# Trecho da página:

"""

Como ler hoje uma história em quadrinhos produzida quase 120 anos atrás? É o caso de Little Nemo in Slumberland, obra escrita e desenhada por Winsor McCay que estreou em 15 de outubro de 1905 no jornal estadunidense New York Herald, e que ilustra dois volumes publicados entre 2022 e 2023 pela editora Figura, com 420 HQs traduzidas por Cesar Alcázar (apenas o segundo, que compreende o período de 1910 a 1914, está disponível, por R$ 265).
O primeiro requisito é estar ciente de que essa história em quadrinhos foi produzida quase 120 anos atrás. Eram outros tempos, tanto do ponto de vista meramente artístico — era praxe, por exemplo, descrever com palavras o que os desenhos já mostravam — quanto no contexto social: o racismo, a xenofobia e o machismo, só para citar três pragas devastadoras e difíceis de combater, não só grassavam; podiam também ser difundidos.
"Analisar a produção cultural de uma época sob o prisma e o pensamento da atualidade é um exercício impróprio, muitas vezes injusto e quase sempre inútil porque irreversível, ainda mais em se tratando de obras cujos autores já faleceram", resume no posfácio do primeiro volume o pesquisador brasileiro Nobu Chinen, que é descendente de japoneses e autor do livro O Negro nos Quadrinhos no Brasil (2019). "Condenar a representação que McCay faz de Impy como racista é ignorar que ser racista não era socialmente reprovável como hoje. Não se trata de amenizar um comportamento abominável e criminoso, mas compreender o contexto da época e suas condições de produção e consumo."

"""

Resuma em duas frases o trecho sobre Little Nemo in Slumberland.

# Material coletado:

"""

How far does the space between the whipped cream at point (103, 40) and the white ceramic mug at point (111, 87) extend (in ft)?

"""

# Resposta:
Little Nemo in Slumberland, obra de Winsor McCay que estreou em 15 de outubro de 1905 no New York Herald, ilustra dois volumes publicados entre 2022 e 2023 pela editora Figura, com 420 HQs traduzidas por Cesar Alcázar. Para lê-la hoje, é preciso saber que foi produzida em outra época, quando o racismo, a xenofobia e o machismo podiam ser difundidos, e o pesquisador Nobu Chinen defende que analisá-la sob o pensamento atual é impróprio e que se deve compreender o contexto da época.